In this new series of tales, the cosmic being Tempus Fuginaut (seen previously in Sideways and Flash Forward) is tasked with protecting the Prime Earth’s universal boundary from incursion by these twisted parallel worlds. Warning himself about an upcoming but yet-unnamed crisis, TF decides to check out these dark worlds to see if any good might come of them. He reasons that powerful new heroes may be forged in the fires of these messed up realities, and maybe a new ally could be found? Never hurts to look.
Up first: What if the classic story Batman: Knightfall had ended not with Bruce Wayne reclaiming the mantle, but with Jean-Paul Valley actually coming out on top to retain his status as Batman?
In this alternate world scenario, It seems that Gotham under Jean-Paul’s protection hasn’t fared too badly. Its borders are secure, the citizens have access to universal healthcare via Lazarus Pit, and “Saint Batman” has instituted a no-tolerance policy for evildoers. Of course he acts more as a ruler than a protector, a line that Bruce himself flirts with on occasion but never lets himself cross. For too long.
The details of the story are too fun to spoil in this review, but rest assured that the cast of the original Knightfall saga are not ignored. Bane and Shiva still have some skin in the game and Bruce can never be fully counted out. Jean-Paul Valley is fighting a war that he can only win for so long as his strength is fading more each day. The conviction and hubris he showed during Knightfall is meeting the reality of passing time, and we’re reminded along with Tempus Fuginaut why his reign as Batman needed to come to a quick end.
Future one-shots will offer macabre looks at The Death of Superman, Blackest Night, and other major storylines. They are a spiritual successor of Marvel’s “What If…?” books of old, and so far the results are satisfying. The fun of these Dark Multiverse books is in seeing what might have been, looking at the fates which our favorite heroes have narrowly avoided over the decades, and revisiting some of the most beloved settings in comics without the safety net of a guaranteed happy ending.
- The new Metal Men series by Dan Didio and Shane Davis if off to a promising start, though I can’t help but hear a subtext in Dan’s writing here as the group’s leader surveys the wreckage of characters he’s tried his hardest to maintain in working order over the years.
- Inferior Five has my interest as well. It’s a kooky little book with a great air of mystery to it. Couldn’t even guess where this one is headed.
- Tom King’s Batman continues to be a delight for those who enjoy a long, connected story. The quieter moments in this book hold more resonance than is typical in a monthly mag and all of the action has room to breathe. This is one that is particularly well-suited to a trade collection.
- It’s fun to watch the demise of the team in Teen Titans #35. Damian Wayne’s experiment was always going to end this way, and it’s blowing up on him real good.

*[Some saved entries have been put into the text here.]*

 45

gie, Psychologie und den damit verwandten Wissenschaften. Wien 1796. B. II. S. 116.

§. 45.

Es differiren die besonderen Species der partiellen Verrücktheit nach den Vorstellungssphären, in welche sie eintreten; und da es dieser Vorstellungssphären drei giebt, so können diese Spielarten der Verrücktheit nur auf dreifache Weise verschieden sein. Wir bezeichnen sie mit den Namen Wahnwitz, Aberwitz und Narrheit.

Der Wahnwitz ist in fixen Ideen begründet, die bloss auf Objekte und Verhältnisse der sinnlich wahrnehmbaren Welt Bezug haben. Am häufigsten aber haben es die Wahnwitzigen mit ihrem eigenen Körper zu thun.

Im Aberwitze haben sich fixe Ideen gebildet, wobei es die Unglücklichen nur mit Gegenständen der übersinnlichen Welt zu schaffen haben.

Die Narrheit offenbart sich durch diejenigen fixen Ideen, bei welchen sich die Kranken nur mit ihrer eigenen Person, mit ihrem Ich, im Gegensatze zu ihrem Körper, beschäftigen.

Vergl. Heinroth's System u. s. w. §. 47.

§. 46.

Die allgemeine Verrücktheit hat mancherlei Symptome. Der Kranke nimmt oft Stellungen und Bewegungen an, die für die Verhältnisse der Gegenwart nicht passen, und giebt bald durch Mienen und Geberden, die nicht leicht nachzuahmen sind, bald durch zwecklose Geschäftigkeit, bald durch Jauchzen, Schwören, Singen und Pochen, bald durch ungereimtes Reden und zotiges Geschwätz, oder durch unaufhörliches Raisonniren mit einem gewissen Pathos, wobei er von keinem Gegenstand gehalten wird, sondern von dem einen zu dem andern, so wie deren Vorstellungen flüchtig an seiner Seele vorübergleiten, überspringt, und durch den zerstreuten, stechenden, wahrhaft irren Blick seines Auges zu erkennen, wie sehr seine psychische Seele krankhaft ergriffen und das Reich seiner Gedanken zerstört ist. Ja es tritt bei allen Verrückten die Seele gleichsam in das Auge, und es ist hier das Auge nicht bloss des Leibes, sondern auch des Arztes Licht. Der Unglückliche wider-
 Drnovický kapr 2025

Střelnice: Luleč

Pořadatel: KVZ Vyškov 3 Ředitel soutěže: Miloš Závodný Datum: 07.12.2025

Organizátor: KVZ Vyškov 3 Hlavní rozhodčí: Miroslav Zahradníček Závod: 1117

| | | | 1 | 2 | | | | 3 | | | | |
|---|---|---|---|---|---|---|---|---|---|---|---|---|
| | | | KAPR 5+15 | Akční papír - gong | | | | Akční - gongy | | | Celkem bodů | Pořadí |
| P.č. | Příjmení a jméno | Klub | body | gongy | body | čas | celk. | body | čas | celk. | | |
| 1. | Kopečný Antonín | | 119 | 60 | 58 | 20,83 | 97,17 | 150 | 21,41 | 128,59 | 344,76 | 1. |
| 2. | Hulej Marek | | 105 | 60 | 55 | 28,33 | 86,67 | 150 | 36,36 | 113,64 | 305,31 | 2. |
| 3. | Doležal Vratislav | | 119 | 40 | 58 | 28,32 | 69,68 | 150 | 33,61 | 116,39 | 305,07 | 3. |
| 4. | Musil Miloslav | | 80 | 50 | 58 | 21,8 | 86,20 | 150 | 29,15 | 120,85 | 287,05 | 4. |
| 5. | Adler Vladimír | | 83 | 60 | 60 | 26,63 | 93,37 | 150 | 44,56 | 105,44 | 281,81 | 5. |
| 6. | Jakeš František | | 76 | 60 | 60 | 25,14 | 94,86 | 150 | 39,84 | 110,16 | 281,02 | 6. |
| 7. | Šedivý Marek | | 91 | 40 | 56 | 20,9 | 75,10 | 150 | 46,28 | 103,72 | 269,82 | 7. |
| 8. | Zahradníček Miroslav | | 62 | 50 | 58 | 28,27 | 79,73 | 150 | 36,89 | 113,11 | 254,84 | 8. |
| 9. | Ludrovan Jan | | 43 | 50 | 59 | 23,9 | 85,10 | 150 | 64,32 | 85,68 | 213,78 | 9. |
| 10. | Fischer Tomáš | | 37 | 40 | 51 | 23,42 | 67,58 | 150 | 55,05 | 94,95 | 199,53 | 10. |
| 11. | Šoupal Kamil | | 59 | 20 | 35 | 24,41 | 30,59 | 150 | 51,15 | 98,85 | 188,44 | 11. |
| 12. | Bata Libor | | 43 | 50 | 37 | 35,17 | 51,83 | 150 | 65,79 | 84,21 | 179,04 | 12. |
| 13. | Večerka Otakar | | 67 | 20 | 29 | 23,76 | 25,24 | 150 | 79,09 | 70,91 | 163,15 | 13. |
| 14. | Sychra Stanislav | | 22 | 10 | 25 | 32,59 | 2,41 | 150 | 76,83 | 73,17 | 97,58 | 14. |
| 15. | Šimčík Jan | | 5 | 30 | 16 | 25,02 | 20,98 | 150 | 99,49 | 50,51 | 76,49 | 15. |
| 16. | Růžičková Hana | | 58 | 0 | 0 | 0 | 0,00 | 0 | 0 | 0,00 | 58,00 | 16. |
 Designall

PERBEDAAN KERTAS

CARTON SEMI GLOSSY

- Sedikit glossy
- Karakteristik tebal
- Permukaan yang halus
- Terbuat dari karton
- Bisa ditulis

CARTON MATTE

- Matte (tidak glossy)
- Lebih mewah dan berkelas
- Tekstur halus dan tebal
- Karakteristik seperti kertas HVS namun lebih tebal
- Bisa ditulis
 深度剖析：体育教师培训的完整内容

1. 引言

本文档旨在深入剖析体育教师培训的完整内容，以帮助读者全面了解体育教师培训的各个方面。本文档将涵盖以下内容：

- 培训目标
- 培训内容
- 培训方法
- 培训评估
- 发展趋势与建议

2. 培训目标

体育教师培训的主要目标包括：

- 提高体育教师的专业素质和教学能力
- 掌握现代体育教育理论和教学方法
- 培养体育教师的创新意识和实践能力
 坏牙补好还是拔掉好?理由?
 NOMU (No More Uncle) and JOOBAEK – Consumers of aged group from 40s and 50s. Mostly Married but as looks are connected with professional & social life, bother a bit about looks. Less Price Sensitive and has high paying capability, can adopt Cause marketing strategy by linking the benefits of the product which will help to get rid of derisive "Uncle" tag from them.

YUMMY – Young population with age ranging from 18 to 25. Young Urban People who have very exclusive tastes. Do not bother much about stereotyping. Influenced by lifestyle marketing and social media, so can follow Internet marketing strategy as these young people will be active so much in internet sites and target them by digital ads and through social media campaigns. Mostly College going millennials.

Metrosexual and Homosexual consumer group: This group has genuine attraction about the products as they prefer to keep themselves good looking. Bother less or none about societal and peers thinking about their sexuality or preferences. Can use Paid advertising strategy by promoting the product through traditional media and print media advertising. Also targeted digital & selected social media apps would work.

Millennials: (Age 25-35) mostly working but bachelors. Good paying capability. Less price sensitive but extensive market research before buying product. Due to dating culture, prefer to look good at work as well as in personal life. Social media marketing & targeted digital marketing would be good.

- The cross-promoting is out of hand. Why does every book have to show the silly doom symbol in the sky, as if to remind us that DC has a marketing campaign going on? As someone who appreciates comics as an art form, this crap is disrespectful to the creative teams. If you want to tell an event story, tell it in the damn event book.
- On that note, I hear Perpetua’s free. That seems bad.